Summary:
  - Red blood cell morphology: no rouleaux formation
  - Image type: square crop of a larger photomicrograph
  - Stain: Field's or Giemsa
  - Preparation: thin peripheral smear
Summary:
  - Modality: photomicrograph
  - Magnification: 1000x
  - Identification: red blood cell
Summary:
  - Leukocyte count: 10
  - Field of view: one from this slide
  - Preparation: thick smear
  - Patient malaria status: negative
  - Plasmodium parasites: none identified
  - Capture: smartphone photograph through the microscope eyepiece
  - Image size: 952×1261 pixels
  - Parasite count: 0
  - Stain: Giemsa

::::::::::

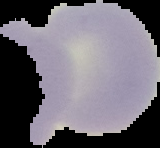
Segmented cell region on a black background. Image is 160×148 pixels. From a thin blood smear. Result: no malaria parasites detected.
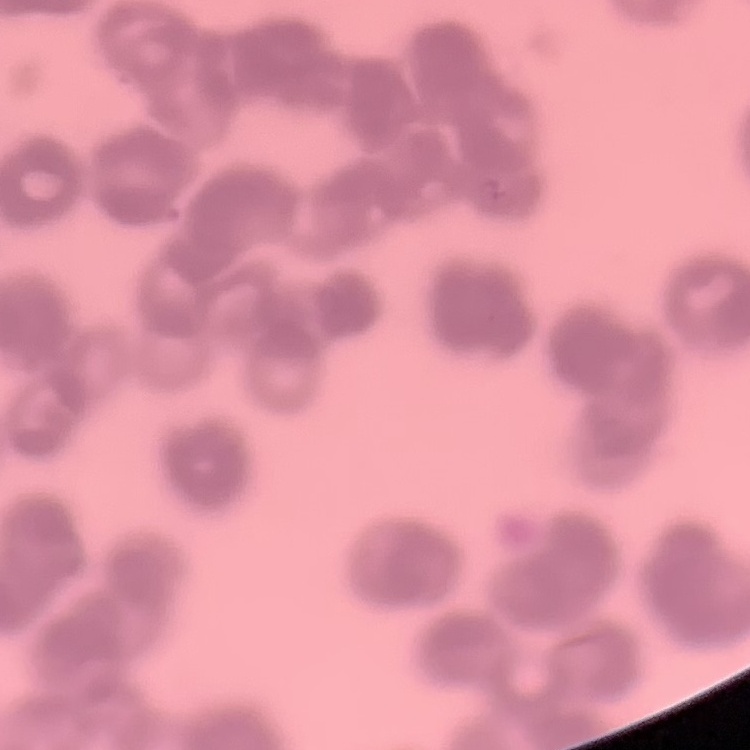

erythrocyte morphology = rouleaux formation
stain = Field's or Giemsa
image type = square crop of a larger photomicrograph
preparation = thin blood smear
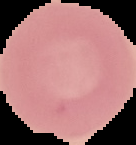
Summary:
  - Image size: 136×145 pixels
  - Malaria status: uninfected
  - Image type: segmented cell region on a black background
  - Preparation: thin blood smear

::::::::::

Problem to work on
Within the listing above, print exactly the stretch beginning at the line that contains "preparation = thin blood smear" and finishing at the line that contains "- Preparation: thin blood smear", ends kept, pictures left out, and nothing more.

Problem solution
preparation = thin blood smear
Summary:
  - Image size: 136×145 pixels
  - Malaria status: uninfected
  - Image type: segmented cell region on a black background
  - Preparation: thin blood smear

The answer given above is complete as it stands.